SECURITY in border areas has become a huge concern again in view of the seemingly ready availability of guns to people who have links with either active or dormant paramilitary organisations and who know how to use weapons, be it for the cause they espouse or criminality for personal gain or both.
Following the Democratic Unionist Party’s tactical partial withdrawal from the Northern Ireland Assembly in the wake of suspicions voiced this summer by the Police Service of Northern Ireland (PSNI) of Provisional IRA involvement in the murder of Kevin McGuigan in Belfast and Sinn Féin leader Gerry Adams’ assurances that the IRA had ‘gone away,’ reports were commissioned north and south of the border to establish the veracity of these claims. While there are some differences in the detail of the reports done by MI5 and the PSNI north of the border and An Garda Siochána down south, both raise what Minister for Justice Frances Fitzgerald described as ‘deeply troubling issues about PIRA (Provisional IRA) and the legacy of paramilitarism.’

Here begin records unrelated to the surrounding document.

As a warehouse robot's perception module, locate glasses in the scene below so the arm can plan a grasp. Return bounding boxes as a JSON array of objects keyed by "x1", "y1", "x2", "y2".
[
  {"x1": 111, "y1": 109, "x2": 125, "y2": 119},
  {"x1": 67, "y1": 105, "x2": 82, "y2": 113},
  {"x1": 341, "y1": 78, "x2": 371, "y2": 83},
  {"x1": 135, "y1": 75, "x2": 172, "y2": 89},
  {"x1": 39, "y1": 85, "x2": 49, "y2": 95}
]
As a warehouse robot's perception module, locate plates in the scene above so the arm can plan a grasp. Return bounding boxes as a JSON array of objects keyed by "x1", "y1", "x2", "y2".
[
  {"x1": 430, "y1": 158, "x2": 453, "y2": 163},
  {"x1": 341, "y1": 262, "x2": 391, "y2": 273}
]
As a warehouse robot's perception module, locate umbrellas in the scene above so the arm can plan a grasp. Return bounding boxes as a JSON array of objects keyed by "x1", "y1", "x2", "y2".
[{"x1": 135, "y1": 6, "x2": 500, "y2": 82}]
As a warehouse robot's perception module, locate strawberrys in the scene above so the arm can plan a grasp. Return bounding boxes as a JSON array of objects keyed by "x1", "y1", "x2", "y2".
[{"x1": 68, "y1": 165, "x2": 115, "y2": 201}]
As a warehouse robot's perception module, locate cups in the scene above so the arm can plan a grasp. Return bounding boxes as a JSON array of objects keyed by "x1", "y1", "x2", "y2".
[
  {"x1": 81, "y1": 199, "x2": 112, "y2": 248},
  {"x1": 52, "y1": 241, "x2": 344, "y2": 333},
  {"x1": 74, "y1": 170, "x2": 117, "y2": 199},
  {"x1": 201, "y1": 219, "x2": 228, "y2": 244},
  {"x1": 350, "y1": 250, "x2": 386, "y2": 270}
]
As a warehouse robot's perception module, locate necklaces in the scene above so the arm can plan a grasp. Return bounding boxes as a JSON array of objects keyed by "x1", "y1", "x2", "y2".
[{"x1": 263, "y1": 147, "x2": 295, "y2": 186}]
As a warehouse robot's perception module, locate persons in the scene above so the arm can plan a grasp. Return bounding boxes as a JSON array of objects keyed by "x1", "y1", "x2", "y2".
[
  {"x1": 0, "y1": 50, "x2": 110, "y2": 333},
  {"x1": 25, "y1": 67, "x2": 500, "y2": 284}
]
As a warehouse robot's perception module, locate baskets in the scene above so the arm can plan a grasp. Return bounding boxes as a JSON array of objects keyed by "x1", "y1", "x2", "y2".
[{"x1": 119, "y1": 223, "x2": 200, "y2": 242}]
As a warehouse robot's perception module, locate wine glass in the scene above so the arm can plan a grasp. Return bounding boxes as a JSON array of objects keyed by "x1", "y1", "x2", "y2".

The reports agree that, while the command structures are still in place, those in charge are dedicated to advancing the peace process. However, one interesting observation from the report compiled north of the border that many IRA members believe that the Provos’ Army Council ‘oversees’ Sinn Féin has been dismissed by the party leader Gerry Adams as ‘mischief making’.
The conclusion from the Northern Ireland security perspective contradicts the Garda assessment that the Provisional IRA Army Council no longer exists, however Garda Commissioner Nóirín O’Sullivan also accepts the assessment made by the PSNI and MI5 in relation to their jurisdiction. This divergence of opinion highlights a clear need for more cross-border security co-operation and sharing of intelligence because any Army Council influence would straddle the border.
Whatever about who is pulling which political strings, it is clear from both reports – which are essentially security assessments – that there is a high incidence of criminality among both people who were associated with the Provisional IRA and those who are involved with ‘dissident’ republican factions. Northern Ireland would have a similar problem on the loyalist side of the divide in their areas of influence.
Many of them are violent criminals with ready access to guns, as illustrated by the amount of weaponry and ammunition found at the house of Adrian Crevan-Mackin, who cold-bloodedly murdered Garda Tony Golden in Omeath earlier this month before killing himself. This heightened fears that there was a lot more criminal activity going on around the border region than previously thought and it emerged that Garda resources were over-stretched in trying to deal with it.
In response to concerns expressed to the Commissioner by members of the force in the aftermath of Garda Golden’s murder, two sergeants and 25 extra gardai have been assigned to Garda divisions along the border, but these resources are being spread so thinly, it is difficult to envisage what real difference, if any, they can make in taking on the criminal elements.
Even though he was criticised for the use of the term, Fianna Fáil leader Micheál Martin’s description of border areas where armed criminal gangs operate as a ‘twilight zone’ has some validity, because it seems the PSNI are also over-stretched at the northern side. Any realistic effort to tackle criminality and remaining pockets of paramilitary activity in border counties would require a special joint task force made up of the PSNI and An Garda Síochána in order to have any hope of being effective.
The publication of the PSNI-MI5 and Garda reports, coming in the immediate aftermath of the murder of Garda Golden, have brought a welcome renewed focus on the legacy problems of paramilitarism, especially the dangerous level of armed criminality it has spawned and which needs to be tackled head-on. While agencies such as An Garda Síochána, the Revenue Commissioners and the Criminal Assets Bureau have had various successes over the years in dealing with some of the criminal masterminds, the problem has not gone away and there seems to be a younger and more dangerous breed carrying on the culture of fear and intimidation in communities where they operate their criminal activities that needs to be faced down and made answerable to the law of the land.
We criticise the Americans for the amount of guns they allow people to legally hold, especially when there is a senseless massacre by some unhinged individual. However, in spite of paramilitary arms decommissioning, there seems to be a lot of illegally-held weapons available for use by criminals in Ireland and this aspect needs to be a big part of any crackdown.
As Minister Frances Fitzgerald stated, it is not ‘acceptable on any part of this island, for whatever purposes, to seek to retain the substance or the shadow of a gunman.’